En à peine une petite heure, Une bosse dans le cœur parvient à raconter beaucoup de choses : le rapport à l'art (Kirill est doué en dessin et en peinture, son style primitif n'est évidemment pas loin du travail d'un Jean-Michel Basquiat), à l'amour (c'est la quête de Kirill, ce pourquoi il vit et continue de s'accrocher à son existence), au sexe (pas de tabou ici, la question est relevée non sans humour), aux autres (Kirill est sans cesse confronté à des gens qui ne sont pas atteints de la même maladie que lui), aux rêves (Kirill se rêve en prince romantique et collectionne les amoureuses imaginaires tirées de magazines de mode). Kirill est ainsi traversé par des fictions auxquelles il s'accroche pour faire tenir son existence : le rap, les contes de fée, les amours imaginaires, etc. Finalement, est-il si différent de nous, spectateurs qui ne souffrons pas de la même maladie que lui ? Il faudrait être aveugle ou de mauvaise foi pour ne pas comprendre que les intensités de la vie de Kirill, parfaitement captées par Noé Reutenauer, ressemblent aux nôtres. Notre imaginaire, nos amours perdus ou ceux qui nous hantent, notre rapport à l'art (on y exprime forcément des choses comme lui), notre volonté de plaire et de séduire, notre besoin de frimer aussi. Et le mur de la chambre de Kirill recouvert par des photos de mannequins ne peut-il pas renvoyer à des mécanismes similaires à l'œuvre dans notre imaginaire ? Comme lui, notre façon d'aimer ne peut-elle pas osciller entre rêve et réalité ?
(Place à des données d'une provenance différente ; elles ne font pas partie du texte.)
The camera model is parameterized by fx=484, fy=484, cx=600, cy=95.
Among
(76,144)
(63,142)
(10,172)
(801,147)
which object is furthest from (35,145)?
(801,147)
Certes, Une bosse dans le cœur montre évidemment une vision étirée, exacerbée, amplifiée de ce qui n'est pas pathologique chez l'homme qui ne souffre pas de trisomie. En ce sens, l'homme trisomique n'est pas moins humain qu'un homme en bonne santé mentale, il est trop humain. Kirill doit gérer un trop-plein d'humanité que sa maladie l'empêche de contrôler. C'est la chose la plus terrible que montre Une bosse dans le cœur : ces délires sans connexions ou presque qui se suivent sans se lier. Chez Kirill et les autres, le grand puzzle que peut former l'idée ou la conception de l'humanité reste profondément éclaté là où l'homme sans cette pathologie parvient à reconstruire et solidifier des parties. La normalité n'existe pas, il n'y a qu'un puzzle à (r)assembler pour tenir debout. Nous avons tous des bosses dans le cœur, logées quelque part au croisement du réel, des rêves et de la spectralité.
Une bosse dans le cœur tend donc un miroir à chaque spectateur qui peut réfléchir sur les fondements de sa propre existence. C'est la grande force du film, son miracle d'avoir réussi une telle expérience au départ d'un quotidien filmé à la bonne distance où Kirill ne nous apparaît plus si différent. Ce premier long métrage de Noé Reutenauer est enthousiasmant à plus d'un titre quand on connaît notre position sur la plupart des premiers films belges francophones réalisés ces dernières années(1). On ne peut qu'espérer que le cinéaste trouve le bon entourage qui lui permettra de faire d'autres films en franchissant tous les obstacles semés par le processus de financement du Centre du Cinéma de la Fédération Wallonie-Bruxelles.